Question

In a throw of a die, what is the probability of getting a number less than $7$
(1) $0$
(2) $1$
(3) $\dfrac{1}{2}$
(4) None of these

Answer 1

Hint: The probability of an event is defined to be the ratio of the number of cases favourable to the event. i.e., the number of outcomes in the subset of the sample space defining the event to be the total number of cases. Probability means possibility. It is a branch of mathematics that deals with the occurrence of random events. The value of probability expressed from zero to one. Probability has been introduced in mathematics to predict how likely events are to happen.
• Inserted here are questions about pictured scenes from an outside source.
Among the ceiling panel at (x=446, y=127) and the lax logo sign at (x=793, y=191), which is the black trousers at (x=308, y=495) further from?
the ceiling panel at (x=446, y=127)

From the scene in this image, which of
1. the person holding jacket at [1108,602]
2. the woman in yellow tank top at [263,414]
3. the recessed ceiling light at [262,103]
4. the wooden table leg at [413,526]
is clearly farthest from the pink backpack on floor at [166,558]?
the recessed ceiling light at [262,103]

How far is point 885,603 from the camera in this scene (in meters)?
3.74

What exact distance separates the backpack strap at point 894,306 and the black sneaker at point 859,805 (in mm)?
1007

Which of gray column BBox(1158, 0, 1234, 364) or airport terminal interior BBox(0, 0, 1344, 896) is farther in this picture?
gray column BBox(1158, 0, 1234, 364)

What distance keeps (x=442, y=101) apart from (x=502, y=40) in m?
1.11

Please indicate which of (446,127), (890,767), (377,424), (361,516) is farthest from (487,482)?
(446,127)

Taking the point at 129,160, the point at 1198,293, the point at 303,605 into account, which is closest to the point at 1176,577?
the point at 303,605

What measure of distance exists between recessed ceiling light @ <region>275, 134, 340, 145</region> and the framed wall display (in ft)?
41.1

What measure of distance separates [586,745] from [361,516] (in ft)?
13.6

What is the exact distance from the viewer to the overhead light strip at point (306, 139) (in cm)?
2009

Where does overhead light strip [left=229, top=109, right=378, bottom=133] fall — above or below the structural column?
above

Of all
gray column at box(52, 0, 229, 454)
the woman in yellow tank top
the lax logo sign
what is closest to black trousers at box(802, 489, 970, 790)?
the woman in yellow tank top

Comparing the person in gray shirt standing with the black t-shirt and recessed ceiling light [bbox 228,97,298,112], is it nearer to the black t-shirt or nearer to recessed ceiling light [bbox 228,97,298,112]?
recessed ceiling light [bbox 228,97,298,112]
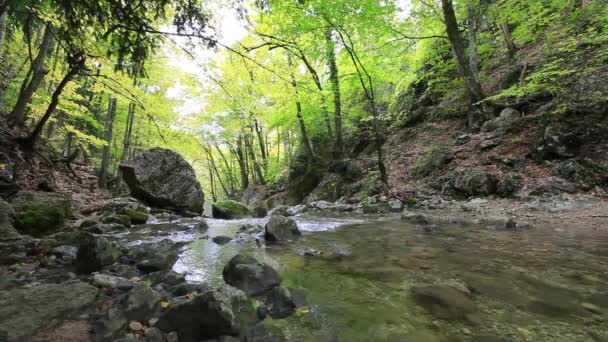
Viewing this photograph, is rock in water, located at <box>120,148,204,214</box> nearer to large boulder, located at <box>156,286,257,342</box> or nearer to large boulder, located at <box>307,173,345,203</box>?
large boulder, located at <box>307,173,345,203</box>

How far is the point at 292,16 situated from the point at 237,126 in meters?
13.8

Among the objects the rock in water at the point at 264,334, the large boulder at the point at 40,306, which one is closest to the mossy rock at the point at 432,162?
the rock in water at the point at 264,334

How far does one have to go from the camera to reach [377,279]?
319cm

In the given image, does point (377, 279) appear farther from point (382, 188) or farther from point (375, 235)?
point (382, 188)

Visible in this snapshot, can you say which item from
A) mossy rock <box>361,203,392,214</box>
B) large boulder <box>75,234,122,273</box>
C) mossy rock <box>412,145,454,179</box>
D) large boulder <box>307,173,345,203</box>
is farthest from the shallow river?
large boulder <box>307,173,345,203</box>

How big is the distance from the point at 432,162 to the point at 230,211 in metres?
7.55

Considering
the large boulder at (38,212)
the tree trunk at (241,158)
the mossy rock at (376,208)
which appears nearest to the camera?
the large boulder at (38,212)

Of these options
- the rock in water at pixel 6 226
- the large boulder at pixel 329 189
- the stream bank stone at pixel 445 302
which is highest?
the large boulder at pixel 329 189

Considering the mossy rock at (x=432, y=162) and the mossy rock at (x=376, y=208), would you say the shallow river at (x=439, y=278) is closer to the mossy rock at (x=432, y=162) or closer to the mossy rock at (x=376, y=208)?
the mossy rock at (x=376, y=208)

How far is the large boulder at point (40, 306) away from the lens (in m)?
1.93

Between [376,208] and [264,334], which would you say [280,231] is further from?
[376,208]

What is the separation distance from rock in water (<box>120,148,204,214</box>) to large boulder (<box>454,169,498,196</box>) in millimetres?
9459

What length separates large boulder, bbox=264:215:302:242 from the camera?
18.1 ft

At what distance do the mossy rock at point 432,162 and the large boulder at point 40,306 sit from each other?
373 inches
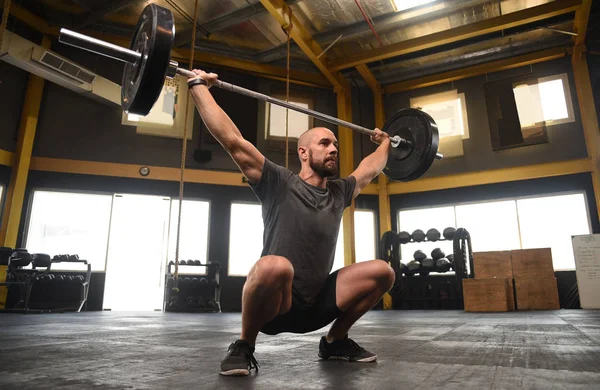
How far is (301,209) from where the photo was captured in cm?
135

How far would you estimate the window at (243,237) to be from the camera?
6922 mm

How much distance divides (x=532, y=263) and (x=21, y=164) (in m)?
7.37

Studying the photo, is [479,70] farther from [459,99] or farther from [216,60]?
[216,60]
Complete step-by-step answer:
We know a die has six faces. i.e., the faces are $1,2,3,4,5,6$
Therefore the total number of outcomes in a die is \[n(A) = 6\]
We find the probability of getting a number less than $7$ .
We get that total faces $6 < 7$
Therefore the favourable outcome $n(S) = 6$ which is less then $7$
The probability $P(A) = \dfrac{{n(S)}}{{n(A)}}$
Put the value of $n(S)$ and $n(A)$ , we get
$ = \dfrac{6}{6}$
$ = 1$
Option (2) is correct.
So, the correct answer is “Option 2”.

Note: The probability of an event $P(A) = \dfrac{{n(S)}}{{n(A)}}$ , where $n(S)$ is the number of favourable outcomes and $n(A)$ is the number of total outcomes. Probability is widely used in all sectors in daily life like sports, weather reports, blood samples, statistics and many other sites. The probability formula provides the ratio of the number of favourable outcomes to the total number of possible outcomes.